This year has seen charities across the board reassess their fundraising strategies, with the majority feeling they need at least some review, according to a survey from fundraising consultancy Gifted Philanthropy.
Gifted Philanthropy’s 2020 Fundraising Landscape Survey aims to help shape a clearer picture of the emerging fundraising landscape after this year of change. Reporting on 35 responses from charities across a range of causes, the survey was distributed electronically through Gifted Philanthropy’s database, and through social media networks and organisations such as the Association of Fundraising Consultants and the National Churches Trust.
The data has been segmented to illustrate sectoral differences and highlight the experiences of a range of non-profits from large arts organisations and health trusts to smaller charities working in a civic or community setting. It looks at the overall effects of the pandemic, examines strategic learnings and makes cross-sector comparisons to present a narrative around the challenges the sector has faced.
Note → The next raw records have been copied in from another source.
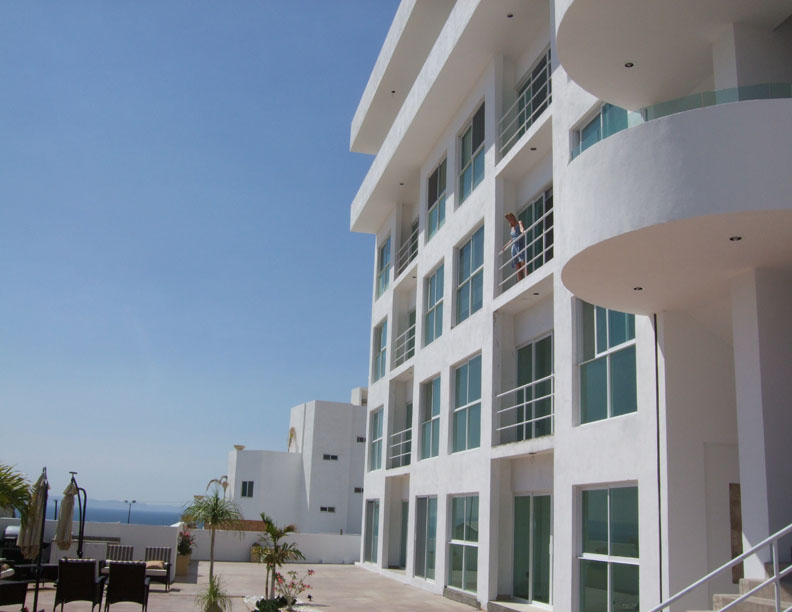 Alttus Condominiums are in a gated community on a hill overlooking the lovely Bay of La Paz and the city. There is an outdoor sitting area where you can barbecue with your guests.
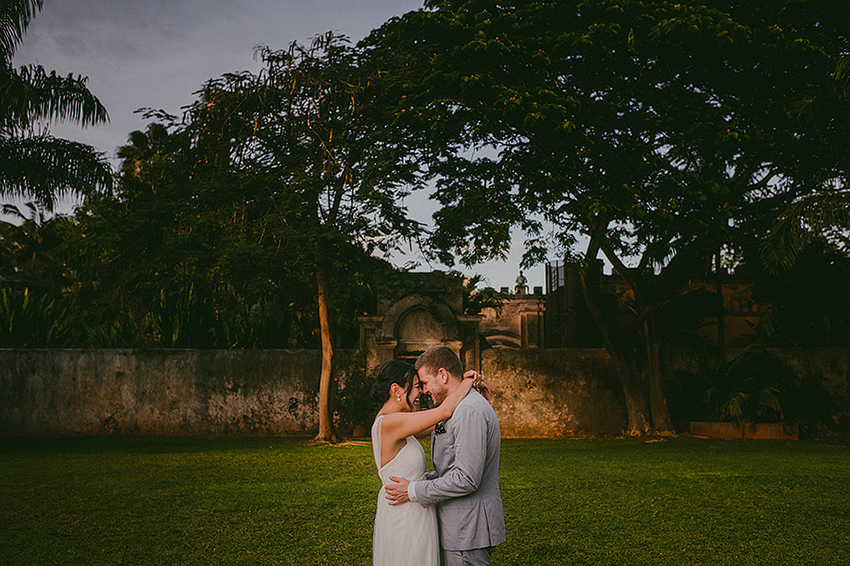 Christine_Nate_Blog_KapePhotography_Merida_Cuernavaca_DestinationWedding_Mexico_WeddingPhotographer_082.jpg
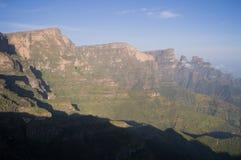 Facendo un'escursione nelle montagne di Simien, l'Etiopia Immagini Stock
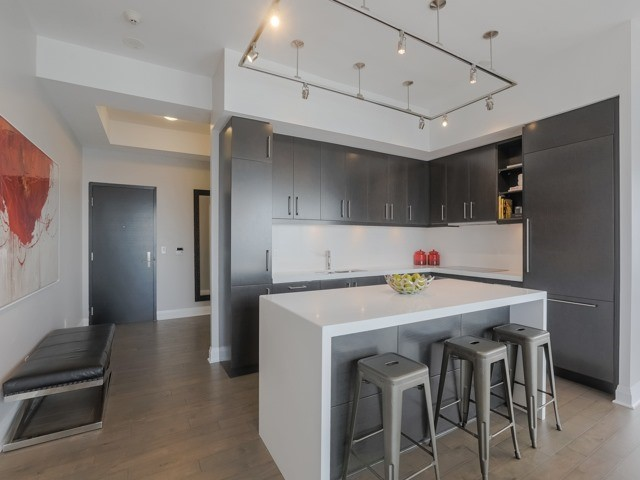 Condo Apartment at 1080 Bay St, Unit 4701, Toronto, Ontario. Image 19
It found that churches and cathedrals have seen the biggest negative impact on income during the pandemic, with this also the only sector not to see an increase in online giving.
67% of the survey’s church and cathedral respondents reported a significant decrease in income with none reporting an increase over the last nine months, and while all other sectors saw online giving increase significantly over this time, again this was not reflected in the results for churches and cathedrals.
Health and welfare charities fared better, with only 14% in the survey reporting a decrease in income, 29% reporting an increase. 57% stated they feared for their income levels, but that special, Covid-related funds from government and private funders meant they were able to continue delivery of services.
Likewise, 67% of arts, culture and heritage sector reported that the rescue packages launched by government and private funders enabled them to continue to operate throughout 2020.
In terms of fundraising targets, education and youth organisations seem to have remained the most stable, according to the survey, with 56% on course to meet their fundraising targets this year. Only 17% of churches and cathedrals however are due to meet budget with the remainder expecting to be below budget by between 1-50% (67%) and 50% or more (16%).
The survey also questioned organisations on their fundraising strategies, and how they felt about them after this year. Health and welfare (71%) and arts, culture and heritage (67%) saw the largest proportion of respondents say they felt they have been too highly reliant on certain income streams and must readdress the balance. Across the board, only very small numbers stated they felt their fundraising strategy had held up well and they were content. The majority felt their strategy either needed a complete overhaul or some review, and 33% of both church and cathedral and arts, culture and heritage charities said they never really had a defined strategy and now must devise one.
The survey states:
“The most striking result from this survey is that it has highlighted the importance of a robust fundraising strategy. If there is one positive impact that the Covid-19 pandemic has had on the Third Sector it is that charities in future will be stronger for having gone through this challenging time. The pandemic has forced charities to look long and hard at their strategies, to take action and make difficult decisions that have often improved their sustainability.”
Commenting on the survey, Amy Stevens, Gifted’s Chief Executive, said:
“We really wanted to understand more about how the pandemic has impacted Third Sector organisations, so that funders, statutory bodies and consultancies can respond with the right kind of support and guidance.
‘We are so grateful to everyone who took the time to respond to the survey, especially when so many charities have significant numbers of staff still on furlough. The findings provide us with a starting point, a position from where we can learn and move forward.”